Operators of one of the construction industry’s largest skills certification registers have moved to close a loophole that had left the scheme open to abuse.
Managers of the Engineering Services SKILLcard were alerted to the fact that a number of people working in the thermal insulation industry had managed to secure Heating and Ventilating (H&V) Installer cards in order to gain access to construction sites.
SKILLcard and TICA both run Construction Skills Certification Scheme (CSCS) affiliated programmes that underpin the government’s 2025 industry strategy by helping clients check whether workers have the right qualifications for the job in hand and have suitable health & safety training. For thermal insulators, this means holding qualifications that lead to competency as defined by the Sector Skills Council (SSC).
More than 60,000 people working in the heating, ventilating, air conditioning and refrigeration industry hold an Engineering Services SKILLcard, which also covers building engineering services supervisors and managers. It was the first CSCS card scheme to go ‘smart’ easing the process of updating the holder’s qualifications and making it simpler and quicker for site managers to check skills and prevent potential fraud.
The TICA Skill Card competence is different to the SKILLcard scheme, but thermal insulation operatives found that it was possible to secure an engineering services card on completing an NVQ Level 2 course as a standalone qualification. There were also reports that social media was being used to encourage others to follow suit.
“Of course we are flattered that operatives from outside our industry see the value of Engineering Services SKILLcards, but this is a blatant abuse of the competence system,” said Rachel Davidson, director of certification schemes at the Building Engineering Services Association (BESA), which manages SKILLcard.
“As soon as we were alerted, we closed this loophole in line with our responsibility to uphold professional standards and provide quality assurance to construction clients.”
She said it was clear this loophole was being exploited knowingly because the applicants felt they would not immediately qualify for a TICA Skill Card.
“This does not mean the H&V Installer card requires lower standards.
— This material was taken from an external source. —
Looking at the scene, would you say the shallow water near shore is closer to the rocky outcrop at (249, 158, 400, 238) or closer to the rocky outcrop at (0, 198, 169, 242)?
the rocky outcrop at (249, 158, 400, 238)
Rather, it is applied to an entirely different occupational skillset that is not appropriate for thermal insulators,” said Ms Davidson. “The route to qualification is different and allows the candidate to apply directly on receiving their NVQ whereas the TICA card requires an additional technical certificate or competency assessment of those technical skills.”
SKILLcard is rejecting these applications and is directing applicants to the TICA scheme. It is also auditing its database to ensure no other H&V Installer SKILLcards have been issued on this basis. Any that are uncovered will be withdrawn, it stated.
“While this has been an unsettling episode, it has served to demonstrate how CSCS partner organisations work together to uphold professional standards for the benefit of clients and every other skilled trades person who has taken the trouble to apply for their competence card in the right way,” added Ms Davidson.
She also committed the organisation to auditing its entire database to ensure no other cards had been issued via similar loopholes – and encouraged other CSCS card operators to do the same.